« La Chambre d’à côté », la grâce de la neige
Avec La Chambre d’à côté, Pedro Almodóvar aborde un sujet grave sans morbidité.
dans l’hebdo N° 1844 Acheter ce numéro
La Chambre d’à côté / Pedro Almodóvar / 1 h 50.
La mort est au cœur du nouveau film de Pedro Almodóvar, La Chambre d’à côté, alors qu’elle a aussi rattrapé son cinéma dans la réalité avec le décès récent de l’une de ses actrices fétiches, Marisa Paredes (Talons aiguilles, La Fleur de mon secret, Tout sur ma mère…). Lion d’or à la dernière Mostra de Venise, La Chambre d’à côté est son premier film tourné aux États-Unis, avec deux stars, Julianne Moore (Ingrid) et Tilda Swinton (Martha).
Ces deux amies de jeunesse qui s’étaient perdues de vue se retrouvent dans des circonstances particulières : la seconde est atteinte d’un cancer. L’avant-dernier long métrage d’Almodóvar, Douleur et gloire (2019), était aussi affaire de retrouvailles et de retour sur le passé – ce qui n’est pas vraiment un hasard : le cinéaste de la Movida a aujourd’hui 75 ans…
On pourrait croire que La Chambre d’à côté est plus dramatique. Ce n’est pas le mot juste, même si le cancer de Martha s’avère incurable. Sans doute parce que Martha, décidée à mettre fin à ses jours avec le soutien d’Ingrid, a concocté une brillante mise en scène de son suicide, dans une maison splendide.
Ambivalence
Aussi parce que l’image même du film, lumineuse, rehaussée par un afflux de couleurs affectionnées depuis toujours par le cinéaste, n’a rien de crépusculaire. C’était le grand pari du film. Comment avec un tel thème parvenir à éviter le morbide ? Sans tricher. Sans mentir, par exemple, sur l’épreuve que représente pour Ingrid d’accompagner Martha vers son but. D’autant qu’à la charge affective s’ajoute la responsabilité pénale de la non-assistance à personne en danger.
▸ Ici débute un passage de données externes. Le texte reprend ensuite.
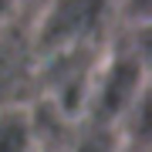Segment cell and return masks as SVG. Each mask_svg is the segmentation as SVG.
Segmentation results:
<instances>
[{"label":"cell","mask_w":152,"mask_h":152,"mask_svg":"<svg viewBox=\"0 0 152 152\" xmlns=\"http://www.w3.org/2000/svg\"><path fill=\"white\" fill-rule=\"evenodd\" d=\"M145 95V68H142L139 54H112V61L98 64V75L91 81L88 102L91 105L95 122L105 129L115 122H125L135 102Z\"/></svg>","instance_id":"obj_1"},{"label":"cell","mask_w":152,"mask_h":152,"mask_svg":"<svg viewBox=\"0 0 152 152\" xmlns=\"http://www.w3.org/2000/svg\"><path fill=\"white\" fill-rule=\"evenodd\" d=\"M0 152H37V125L27 108L20 105L0 108Z\"/></svg>","instance_id":"obj_2"},{"label":"cell","mask_w":152,"mask_h":152,"mask_svg":"<svg viewBox=\"0 0 152 152\" xmlns=\"http://www.w3.org/2000/svg\"><path fill=\"white\" fill-rule=\"evenodd\" d=\"M115 152H145V142H129V139H122Z\"/></svg>","instance_id":"obj_3"}]
</instances>
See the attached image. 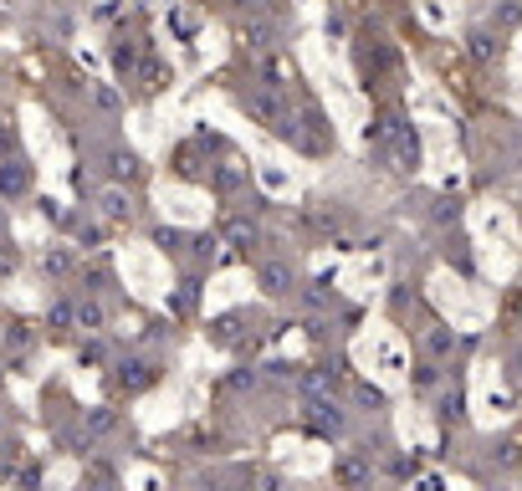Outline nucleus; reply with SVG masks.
<instances>
[{"label":"nucleus","instance_id":"5701e85b","mask_svg":"<svg viewBox=\"0 0 522 491\" xmlns=\"http://www.w3.org/2000/svg\"><path fill=\"white\" fill-rule=\"evenodd\" d=\"M359 399H364V405H369L374 415H384V394H379V389H369V384H359Z\"/></svg>","mask_w":522,"mask_h":491},{"label":"nucleus","instance_id":"f8f14e48","mask_svg":"<svg viewBox=\"0 0 522 491\" xmlns=\"http://www.w3.org/2000/svg\"><path fill=\"white\" fill-rule=\"evenodd\" d=\"M113 359H118V353H113L108 333H87V338L77 343V364H82V369H108Z\"/></svg>","mask_w":522,"mask_h":491},{"label":"nucleus","instance_id":"393cba45","mask_svg":"<svg viewBox=\"0 0 522 491\" xmlns=\"http://www.w3.org/2000/svg\"><path fill=\"white\" fill-rule=\"evenodd\" d=\"M6 435H16V415H11V405L0 410V440H6Z\"/></svg>","mask_w":522,"mask_h":491},{"label":"nucleus","instance_id":"dca6fc26","mask_svg":"<svg viewBox=\"0 0 522 491\" xmlns=\"http://www.w3.org/2000/svg\"><path fill=\"white\" fill-rule=\"evenodd\" d=\"M195 297H200V287H195V277H190V282H180V292H164V312H169V318H190Z\"/></svg>","mask_w":522,"mask_h":491},{"label":"nucleus","instance_id":"9d476101","mask_svg":"<svg viewBox=\"0 0 522 491\" xmlns=\"http://www.w3.org/2000/svg\"><path fill=\"white\" fill-rule=\"evenodd\" d=\"M338 384H343V374H338L333 364H313L308 374H297V394H302V399H333Z\"/></svg>","mask_w":522,"mask_h":491},{"label":"nucleus","instance_id":"6e6552de","mask_svg":"<svg viewBox=\"0 0 522 491\" xmlns=\"http://www.w3.org/2000/svg\"><path fill=\"white\" fill-rule=\"evenodd\" d=\"M31 185H36V174H31L26 159H0V200L16 205V200L31 195Z\"/></svg>","mask_w":522,"mask_h":491},{"label":"nucleus","instance_id":"0eeeda50","mask_svg":"<svg viewBox=\"0 0 522 491\" xmlns=\"http://www.w3.org/2000/svg\"><path fill=\"white\" fill-rule=\"evenodd\" d=\"M77 246H67V241H57V246H47L36 256V272H41V282H72L77 277Z\"/></svg>","mask_w":522,"mask_h":491},{"label":"nucleus","instance_id":"20e7f679","mask_svg":"<svg viewBox=\"0 0 522 491\" xmlns=\"http://www.w3.org/2000/svg\"><path fill=\"white\" fill-rule=\"evenodd\" d=\"M41 338V318H26V312H0V353H31Z\"/></svg>","mask_w":522,"mask_h":491},{"label":"nucleus","instance_id":"f257e3e1","mask_svg":"<svg viewBox=\"0 0 522 491\" xmlns=\"http://www.w3.org/2000/svg\"><path fill=\"white\" fill-rule=\"evenodd\" d=\"M103 374H108V384H113L118 394H128V399H139V394H149V389L164 384V364L154 359V353H144V348L118 353V359H113Z\"/></svg>","mask_w":522,"mask_h":491},{"label":"nucleus","instance_id":"a211bd4d","mask_svg":"<svg viewBox=\"0 0 522 491\" xmlns=\"http://www.w3.org/2000/svg\"><path fill=\"white\" fill-rule=\"evenodd\" d=\"M441 379H446V374H441V364H435V359H425V364H420V369L410 374V384H415L420 394H430V389H441Z\"/></svg>","mask_w":522,"mask_h":491},{"label":"nucleus","instance_id":"a878e982","mask_svg":"<svg viewBox=\"0 0 522 491\" xmlns=\"http://www.w3.org/2000/svg\"><path fill=\"white\" fill-rule=\"evenodd\" d=\"M93 103H98V108H118V98L108 93V87H98V93H93Z\"/></svg>","mask_w":522,"mask_h":491},{"label":"nucleus","instance_id":"423d86ee","mask_svg":"<svg viewBox=\"0 0 522 491\" xmlns=\"http://www.w3.org/2000/svg\"><path fill=\"white\" fill-rule=\"evenodd\" d=\"M98 215L113 231H134L139 226V200L128 195V185H108V190H98Z\"/></svg>","mask_w":522,"mask_h":491},{"label":"nucleus","instance_id":"39448f33","mask_svg":"<svg viewBox=\"0 0 522 491\" xmlns=\"http://www.w3.org/2000/svg\"><path fill=\"white\" fill-rule=\"evenodd\" d=\"M328 476H333L338 491H364L374 481V451H338Z\"/></svg>","mask_w":522,"mask_h":491},{"label":"nucleus","instance_id":"aec40b11","mask_svg":"<svg viewBox=\"0 0 522 491\" xmlns=\"http://www.w3.org/2000/svg\"><path fill=\"white\" fill-rule=\"evenodd\" d=\"M302 302H308L313 312H328V307H333V292H328L323 282H308V287H302Z\"/></svg>","mask_w":522,"mask_h":491},{"label":"nucleus","instance_id":"6ab92c4d","mask_svg":"<svg viewBox=\"0 0 522 491\" xmlns=\"http://www.w3.org/2000/svg\"><path fill=\"white\" fill-rule=\"evenodd\" d=\"M256 384H261L256 364H236V369L226 374V389H231V394H246V389H256Z\"/></svg>","mask_w":522,"mask_h":491},{"label":"nucleus","instance_id":"2eb2a0df","mask_svg":"<svg viewBox=\"0 0 522 491\" xmlns=\"http://www.w3.org/2000/svg\"><path fill=\"white\" fill-rule=\"evenodd\" d=\"M425 353H430V359H446V353H456V328L451 323L425 328Z\"/></svg>","mask_w":522,"mask_h":491},{"label":"nucleus","instance_id":"bb28decb","mask_svg":"<svg viewBox=\"0 0 522 491\" xmlns=\"http://www.w3.org/2000/svg\"><path fill=\"white\" fill-rule=\"evenodd\" d=\"M6 226H11V215H6V200H0V241H6Z\"/></svg>","mask_w":522,"mask_h":491},{"label":"nucleus","instance_id":"7ed1b4c3","mask_svg":"<svg viewBox=\"0 0 522 491\" xmlns=\"http://www.w3.org/2000/svg\"><path fill=\"white\" fill-rule=\"evenodd\" d=\"M302 425L323 440H343L348 435V410L338 399H308V405H302Z\"/></svg>","mask_w":522,"mask_h":491},{"label":"nucleus","instance_id":"f3484780","mask_svg":"<svg viewBox=\"0 0 522 491\" xmlns=\"http://www.w3.org/2000/svg\"><path fill=\"white\" fill-rule=\"evenodd\" d=\"M261 241V231L251 226L246 215H236V220H226V246H236V251H251Z\"/></svg>","mask_w":522,"mask_h":491},{"label":"nucleus","instance_id":"412c9836","mask_svg":"<svg viewBox=\"0 0 522 491\" xmlns=\"http://www.w3.org/2000/svg\"><path fill=\"white\" fill-rule=\"evenodd\" d=\"M241 36H246V47H251V52H267V47H272V26H267V21H256V26H246Z\"/></svg>","mask_w":522,"mask_h":491},{"label":"nucleus","instance_id":"4468645a","mask_svg":"<svg viewBox=\"0 0 522 491\" xmlns=\"http://www.w3.org/2000/svg\"><path fill=\"white\" fill-rule=\"evenodd\" d=\"M118 410L113 405H93V410H82V430L93 435V440H108V435H118Z\"/></svg>","mask_w":522,"mask_h":491},{"label":"nucleus","instance_id":"f03ea898","mask_svg":"<svg viewBox=\"0 0 522 491\" xmlns=\"http://www.w3.org/2000/svg\"><path fill=\"white\" fill-rule=\"evenodd\" d=\"M41 333H47L52 343H72L82 328H77V292H67V287H57L52 297H47V312H41Z\"/></svg>","mask_w":522,"mask_h":491},{"label":"nucleus","instance_id":"1a4fd4ad","mask_svg":"<svg viewBox=\"0 0 522 491\" xmlns=\"http://www.w3.org/2000/svg\"><path fill=\"white\" fill-rule=\"evenodd\" d=\"M77 328L82 333H113V307L98 292H77Z\"/></svg>","mask_w":522,"mask_h":491},{"label":"nucleus","instance_id":"b1692460","mask_svg":"<svg viewBox=\"0 0 522 491\" xmlns=\"http://www.w3.org/2000/svg\"><path fill=\"white\" fill-rule=\"evenodd\" d=\"M256 491H287V481H282L277 471H261V476H256Z\"/></svg>","mask_w":522,"mask_h":491},{"label":"nucleus","instance_id":"c85d7f7f","mask_svg":"<svg viewBox=\"0 0 522 491\" xmlns=\"http://www.w3.org/2000/svg\"><path fill=\"white\" fill-rule=\"evenodd\" d=\"M354 6H359V0H354Z\"/></svg>","mask_w":522,"mask_h":491},{"label":"nucleus","instance_id":"9b49d317","mask_svg":"<svg viewBox=\"0 0 522 491\" xmlns=\"http://www.w3.org/2000/svg\"><path fill=\"white\" fill-rule=\"evenodd\" d=\"M103 169H108L113 185H139V180H144V159H139L134 149H113Z\"/></svg>","mask_w":522,"mask_h":491},{"label":"nucleus","instance_id":"ddd939ff","mask_svg":"<svg viewBox=\"0 0 522 491\" xmlns=\"http://www.w3.org/2000/svg\"><path fill=\"white\" fill-rule=\"evenodd\" d=\"M256 282H261V292H267V297H287L292 292V266L287 261H261Z\"/></svg>","mask_w":522,"mask_h":491},{"label":"nucleus","instance_id":"4be33fe9","mask_svg":"<svg viewBox=\"0 0 522 491\" xmlns=\"http://www.w3.org/2000/svg\"><path fill=\"white\" fill-rule=\"evenodd\" d=\"M21 246H11V241H0V277H16L21 272Z\"/></svg>","mask_w":522,"mask_h":491},{"label":"nucleus","instance_id":"cd10ccee","mask_svg":"<svg viewBox=\"0 0 522 491\" xmlns=\"http://www.w3.org/2000/svg\"><path fill=\"white\" fill-rule=\"evenodd\" d=\"M6 379H11V374H6V353H0V394H6Z\"/></svg>","mask_w":522,"mask_h":491}]
</instances>
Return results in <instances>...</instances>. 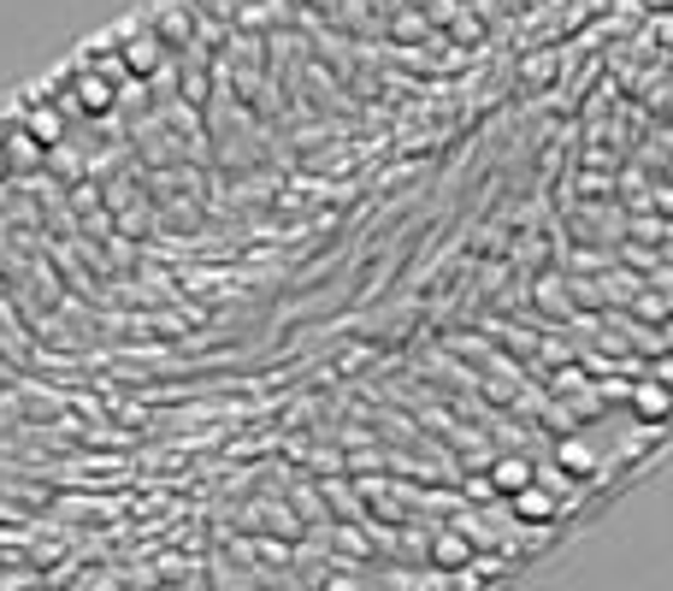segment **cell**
<instances>
[{
    "label": "cell",
    "mask_w": 673,
    "mask_h": 591,
    "mask_svg": "<svg viewBox=\"0 0 673 591\" xmlns=\"http://www.w3.org/2000/svg\"><path fill=\"white\" fill-rule=\"evenodd\" d=\"M0 142H7V161H12V172H36L42 161H48V149H42V142H36L31 131H24V125H12V131L0 137Z\"/></svg>",
    "instance_id": "10"
},
{
    "label": "cell",
    "mask_w": 673,
    "mask_h": 591,
    "mask_svg": "<svg viewBox=\"0 0 673 591\" xmlns=\"http://www.w3.org/2000/svg\"><path fill=\"white\" fill-rule=\"evenodd\" d=\"M12 178V161H7V142H0V184Z\"/></svg>",
    "instance_id": "16"
},
{
    "label": "cell",
    "mask_w": 673,
    "mask_h": 591,
    "mask_svg": "<svg viewBox=\"0 0 673 591\" xmlns=\"http://www.w3.org/2000/svg\"><path fill=\"white\" fill-rule=\"evenodd\" d=\"M66 119H71V113L60 107V101H31V107L19 113V125H24V131H31L48 154H60V142H66Z\"/></svg>",
    "instance_id": "3"
},
{
    "label": "cell",
    "mask_w": 673,
    "mask_h": 591,
    "mask_svg": "<svg viewBox=\"0 0 673 591\" xmlns=\"http://www.w3.org/2000/svg\"><path fill=\"white\" fill-rule=\"evenodd\" d=\"M420 31H426V24H420L414 12H402V19H397V36H420Z\"/></svg>",
    "instance_id": "14"
},
{
    "label": "cell",
    "mask_w": 673,
    "mask_h": 591,
    "mask_svg": "<svg viewBox=\"0 0 673 591\" xmlns=\"http://www.w3.org/2000/svg\"><path fill=\"white\" fill-rule=\"evenodd\" d=\"M555 468L574 473V480H597V444L579 438V432H567V438L555 444Z\"/></svg>",
    "instance_id": "7"
},
{
    "label": "cell",
    "mask_w": 673,
    "mask_h": 591,
    "mask_svg": "<svg viewBox=\"0 0 673 591\" xmlns=\"http://www.w3.org/2000/svg\"><path fill=\"white\" fill-rule=\"evenodd\" d=\"M508 509H515V521H520V527H550L555 515H562V503H555V497L544 492V485H526V492H520L515 503H508Z\"/></svg>",
    "instance_id": "8"
},
{
    "label": "cell",
    "mask_w": 673,
    "mask_h": 591,
    "mask_svg": "<svg viewBox=\"0 0 673 591\" xmlns=\"http://www.w3.org/2000/svg\"><path fill=\"white\" fill-rule=\"evenodd\" d=\"M432 568H437V574L473 568V539H467L461 527H444V532H432Z\"/></svg>",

L’ambivalence de La Chambre d’à côté passe aussi dans les non-dits et via la présence d’autres œuvres. C’est un extrait des Fiancées en folie (1925) que regardent Martha et Ingrid, où Buster Keaton évite des rochers dégringolant, burlesque et danger de mort se côtoyant. Ou une évocation à deux reprises de la fin des Gens de Dublin, quand la neige s’épand « faiblement sur tout l’univers comme à la venue de la dernière heure sur tous les vivants et les morts ». Il neige avec grâce sur le cinéma d’Almodóvar.